— Source extract —
## Start

The channels for US covert military aid to the Afghan mojahedin have been thrown into disarray by the death on August 17 [1988] of President Zia ul-Haq of Pakistan in an aircrash unexplained as we went to press. His death came at a particularly sensitive moment as the Soviet occupation forces prepared to withdraw and both Afghan government and rebel forces geared up for the battle which will decide which bloc Afghanistan will follow.
After the fall of Iran, Pakistan became America’s vital staging post for covert intervention in the Indian sub-continent and the pivotal point for clandestine military assistance to the Afghan rebels – still the largest per-capita financial commitment in the CIA budget. In Zia, the US found an enthusiastic partner in the bid to arm and support the most reactionary Islamic factions in the mojahedin. Pakistan’s strategic importance for covert operations increased in the early 1980s as India began taking a harder line against CIA operations within its borders. Not only did Hindu India view with disquiet the massive military and political assistance given to its religious and nuclear rival Pakistan and the Islamic mojahedin, its domestic politics was rocked by scandals of bribes and manipulation by foreign agencies. This disquiet was reflected by the expulsion between 1982 and 1985 of 11 American ‘diplomats’ from the embassy in Delhi and the consulate in Madras. (1)
With Pakistan as America’s only unquestioning ally in the region, the death of Zia alone would have enormously complicated the Afghan supply operation. But accompanying the President on the flight were American ambassador Arnold L. Raphael (senior political officer at the Islamabad embassy at the time of Zia’s coup in 1977), US military liaison officer General Herbert Wassom, and most of the inner circle of Army officers who formed the effective government under Zia. Lt. General Mian Mohamed Afzaal, Army Chief of General Staff and favoured candidate to take over as supreme commander of the armed forces, died in the crash, as did General Akhtar Abdur Rehman, chairman of the Joint Chiefs of Staff and overall head of the Pakistani channel for arms to the mojahedin. Rehman had used his position to divert considerable quantities of American covert assistance to the black market, much of it finding its way into the hands of the heroin hierarchy which has a formidable grip on Pakistani domestic politics. Even Andrew Eiva of the right-wing Federation for American Action on Afghanistan estimates that some 70% of US arms goes astray. (2)

## End

Spatial questions tied to pictures

## Start

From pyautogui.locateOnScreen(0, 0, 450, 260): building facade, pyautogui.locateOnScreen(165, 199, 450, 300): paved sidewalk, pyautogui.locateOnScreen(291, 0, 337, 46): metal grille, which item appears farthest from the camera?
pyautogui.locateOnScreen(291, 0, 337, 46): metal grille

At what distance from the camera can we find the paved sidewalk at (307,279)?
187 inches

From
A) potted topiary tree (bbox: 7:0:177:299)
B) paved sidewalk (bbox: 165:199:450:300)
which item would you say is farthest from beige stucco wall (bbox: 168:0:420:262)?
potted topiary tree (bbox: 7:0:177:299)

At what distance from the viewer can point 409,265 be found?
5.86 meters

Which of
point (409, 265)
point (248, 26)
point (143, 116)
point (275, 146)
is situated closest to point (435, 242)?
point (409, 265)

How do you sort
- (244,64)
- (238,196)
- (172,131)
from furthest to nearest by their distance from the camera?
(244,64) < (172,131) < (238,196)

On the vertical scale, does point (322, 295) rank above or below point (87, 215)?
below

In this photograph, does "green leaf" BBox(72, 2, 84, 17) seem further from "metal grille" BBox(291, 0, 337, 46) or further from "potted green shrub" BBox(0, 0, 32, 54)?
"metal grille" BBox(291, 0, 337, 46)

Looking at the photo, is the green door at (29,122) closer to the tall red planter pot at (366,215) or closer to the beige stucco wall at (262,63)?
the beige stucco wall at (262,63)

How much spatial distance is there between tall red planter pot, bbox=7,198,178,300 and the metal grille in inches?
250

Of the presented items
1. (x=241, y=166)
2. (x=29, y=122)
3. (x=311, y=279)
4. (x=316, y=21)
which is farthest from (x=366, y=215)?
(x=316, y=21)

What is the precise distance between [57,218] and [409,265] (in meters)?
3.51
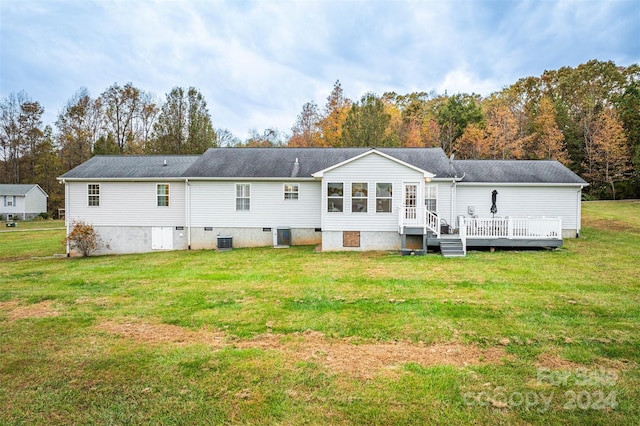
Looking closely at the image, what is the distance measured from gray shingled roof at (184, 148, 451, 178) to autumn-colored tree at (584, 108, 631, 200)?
2426 centimetres

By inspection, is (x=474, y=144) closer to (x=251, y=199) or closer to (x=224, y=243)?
(x=251, y=199)

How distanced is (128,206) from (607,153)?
1569 inches

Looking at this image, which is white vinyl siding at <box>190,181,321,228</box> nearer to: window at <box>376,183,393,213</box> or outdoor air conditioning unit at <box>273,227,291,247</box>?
outdoor air conditioning unit at <box>273,227,291,247</box>

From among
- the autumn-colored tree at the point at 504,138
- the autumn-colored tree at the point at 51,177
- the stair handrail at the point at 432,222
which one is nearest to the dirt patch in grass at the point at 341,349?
the stair handrail at the point at 432,222

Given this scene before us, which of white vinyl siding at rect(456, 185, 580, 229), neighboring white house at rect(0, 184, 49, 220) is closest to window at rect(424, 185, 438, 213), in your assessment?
white vinyl siding at rect(456, 185, 580, 229)

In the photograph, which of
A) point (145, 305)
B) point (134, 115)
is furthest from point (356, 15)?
point (134, 115)

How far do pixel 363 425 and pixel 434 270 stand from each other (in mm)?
7737

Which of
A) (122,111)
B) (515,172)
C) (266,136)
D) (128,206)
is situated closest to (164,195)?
(128,206)

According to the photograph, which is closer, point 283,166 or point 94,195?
point 94,195

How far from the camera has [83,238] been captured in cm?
1567

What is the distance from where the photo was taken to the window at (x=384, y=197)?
46.4 ft

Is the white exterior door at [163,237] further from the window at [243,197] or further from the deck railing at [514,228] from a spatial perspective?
the deck railing at [514,228]

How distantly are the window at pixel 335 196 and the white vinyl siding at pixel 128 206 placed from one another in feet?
24.9

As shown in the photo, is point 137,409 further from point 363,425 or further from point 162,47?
point 162,47
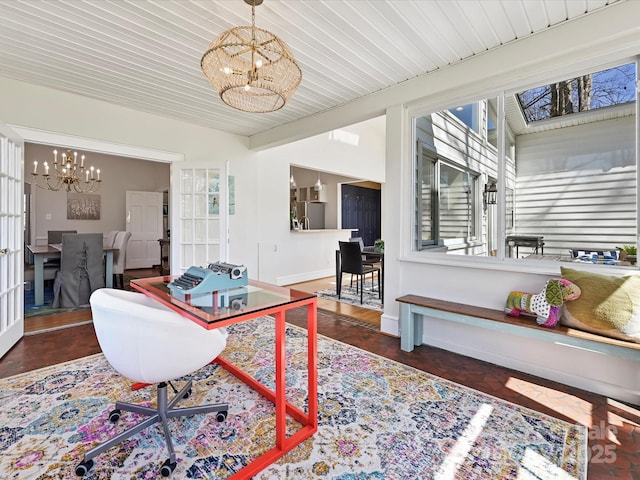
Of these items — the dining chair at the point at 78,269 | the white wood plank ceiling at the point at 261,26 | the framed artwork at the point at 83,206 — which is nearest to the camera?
the white wood plank ceiling at the point at 261,26

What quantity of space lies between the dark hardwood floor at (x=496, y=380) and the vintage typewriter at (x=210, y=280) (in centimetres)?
157

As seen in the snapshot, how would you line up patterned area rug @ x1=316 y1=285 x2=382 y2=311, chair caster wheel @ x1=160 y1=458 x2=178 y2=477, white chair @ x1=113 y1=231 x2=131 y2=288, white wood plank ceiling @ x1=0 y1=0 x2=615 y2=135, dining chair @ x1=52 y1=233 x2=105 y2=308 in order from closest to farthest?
chair caster wheel @ x1=160 y1=458 x2=178 y2=477
white wood plank ceiling @ x1=0 y1=0 x2=615 y2=135
dining chair @ x1=52 y1=233 x2=105 y2=308
patterned area rug @ x1=316 y1=285 x2=382 y2=311
white chair @ x1=113 y1=231 x2=131 y2=288

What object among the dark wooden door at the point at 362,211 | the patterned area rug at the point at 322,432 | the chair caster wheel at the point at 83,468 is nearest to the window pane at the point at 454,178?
the patterned area rug at the point at 322,432

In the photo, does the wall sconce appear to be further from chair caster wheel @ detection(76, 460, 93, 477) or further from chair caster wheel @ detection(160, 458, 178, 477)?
chair caster wheel @ detection(76, 460, 93, 477)

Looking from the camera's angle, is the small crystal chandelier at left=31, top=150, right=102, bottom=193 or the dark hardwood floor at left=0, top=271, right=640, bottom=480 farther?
the small crystal chandelier at left=31, top=150, right=102, bottom=193

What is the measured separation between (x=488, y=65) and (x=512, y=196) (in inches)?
43.3

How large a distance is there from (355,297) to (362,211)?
15.1 feet

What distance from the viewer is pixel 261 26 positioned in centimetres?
223

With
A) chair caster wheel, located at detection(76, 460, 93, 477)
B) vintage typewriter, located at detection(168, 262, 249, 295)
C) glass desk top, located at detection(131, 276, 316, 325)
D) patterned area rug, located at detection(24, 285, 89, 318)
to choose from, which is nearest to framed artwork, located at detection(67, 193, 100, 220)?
patterned area rug, located at detection(24, 285, 89, 318)

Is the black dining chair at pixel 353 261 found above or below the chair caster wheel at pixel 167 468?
above

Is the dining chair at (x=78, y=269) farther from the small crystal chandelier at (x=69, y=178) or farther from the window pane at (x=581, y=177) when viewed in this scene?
the window pane at (x=581, y=177)

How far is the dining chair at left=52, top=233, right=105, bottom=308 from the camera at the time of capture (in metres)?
4.20

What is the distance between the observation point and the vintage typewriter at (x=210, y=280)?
1.77 meters

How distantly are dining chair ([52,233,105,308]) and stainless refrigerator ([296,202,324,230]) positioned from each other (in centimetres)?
478
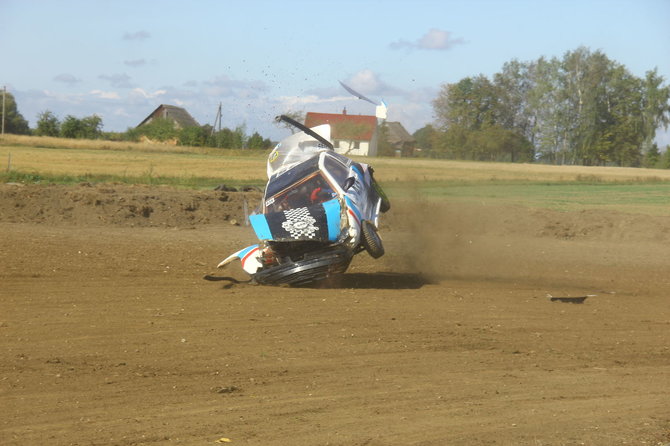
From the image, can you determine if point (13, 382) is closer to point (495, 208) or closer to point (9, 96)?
point (495, 208)

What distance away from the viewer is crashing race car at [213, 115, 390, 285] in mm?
10844

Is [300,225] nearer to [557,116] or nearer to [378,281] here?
[378,281]

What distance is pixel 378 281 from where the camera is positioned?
12.9 meters

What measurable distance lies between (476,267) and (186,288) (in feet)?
19.6

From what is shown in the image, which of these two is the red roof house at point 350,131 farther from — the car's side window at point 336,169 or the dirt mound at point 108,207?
the dirt mound at point 108,207

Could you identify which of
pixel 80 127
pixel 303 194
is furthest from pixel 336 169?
pixel 80 127

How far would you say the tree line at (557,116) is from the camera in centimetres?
5501

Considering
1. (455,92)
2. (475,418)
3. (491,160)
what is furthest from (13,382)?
(491,160)

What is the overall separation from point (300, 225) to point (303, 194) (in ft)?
3.18

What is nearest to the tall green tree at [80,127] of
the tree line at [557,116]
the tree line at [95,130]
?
the tree line at [95,130]

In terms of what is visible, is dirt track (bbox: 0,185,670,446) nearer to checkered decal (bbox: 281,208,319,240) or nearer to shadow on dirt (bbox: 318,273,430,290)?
shadow on dirt (bbox: 318,273,430,290)

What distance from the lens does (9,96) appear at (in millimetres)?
90375

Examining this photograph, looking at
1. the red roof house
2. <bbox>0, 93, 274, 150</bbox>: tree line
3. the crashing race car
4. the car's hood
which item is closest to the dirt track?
the crashing race car

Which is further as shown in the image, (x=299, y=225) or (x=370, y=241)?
(x=370, y=241)
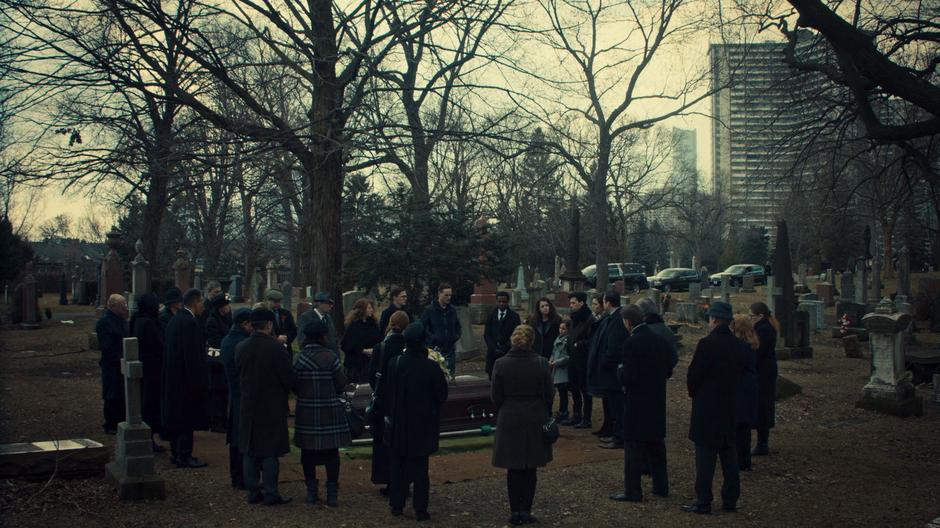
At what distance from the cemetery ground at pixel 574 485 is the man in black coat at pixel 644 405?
215 millimetres

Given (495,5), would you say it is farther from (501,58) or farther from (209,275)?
(209,275)

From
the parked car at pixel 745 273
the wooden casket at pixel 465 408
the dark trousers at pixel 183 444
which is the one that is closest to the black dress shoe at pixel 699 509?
the wooden casket at pixel 465 408

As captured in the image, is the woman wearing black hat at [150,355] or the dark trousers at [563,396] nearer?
the woman wearing black hat at [150,355]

## End

— Tasks to perform —
A - Reproduce the article on Zia's death word for word, starting with "The channels for" and going on through "Afghanistan will follow.".
B - Using the article on Zia's death, answer yes or no to each statement below, and support each answer with the deciding words of the article quoted exactly. (i) Zia died in an aircrash on August 17, 1988. (ii) Between 1982 and 1985, India expelled 15 American diplomats. (iii) Lt. General Mian Mohamed Afzaal was chairman of the Joint Chiefs of Staff.

— Expected results —
A -
The channels for US covert military aid to the Afghan mojahedin have been thrown into disarray by the death on August 17 [1988] of President Zia ul-Haq of Pakistan in an aircrash unexplained as we went to press. His death came at a particularly sensitive moment as the Soviet occupation forces prepared to withdraw and both Afghan government and rebel forces geared up for the battle which will decide which bloc Afghanistan will follow.

B -
(i) Yes: "the death on August 17 [1988] of President Zia ul-Haq of Pakistan in an aircrash"
(ii) No: "the expulsion between 1982 and 1985 of 11 American ‘diplomats’"
(iii) No: "Lt. General Mian Mohamed Afzaal, Army Chief of General Staff" and "General Akhtar Abdur Rehman, chairman of the Joint Chiefs of Staff"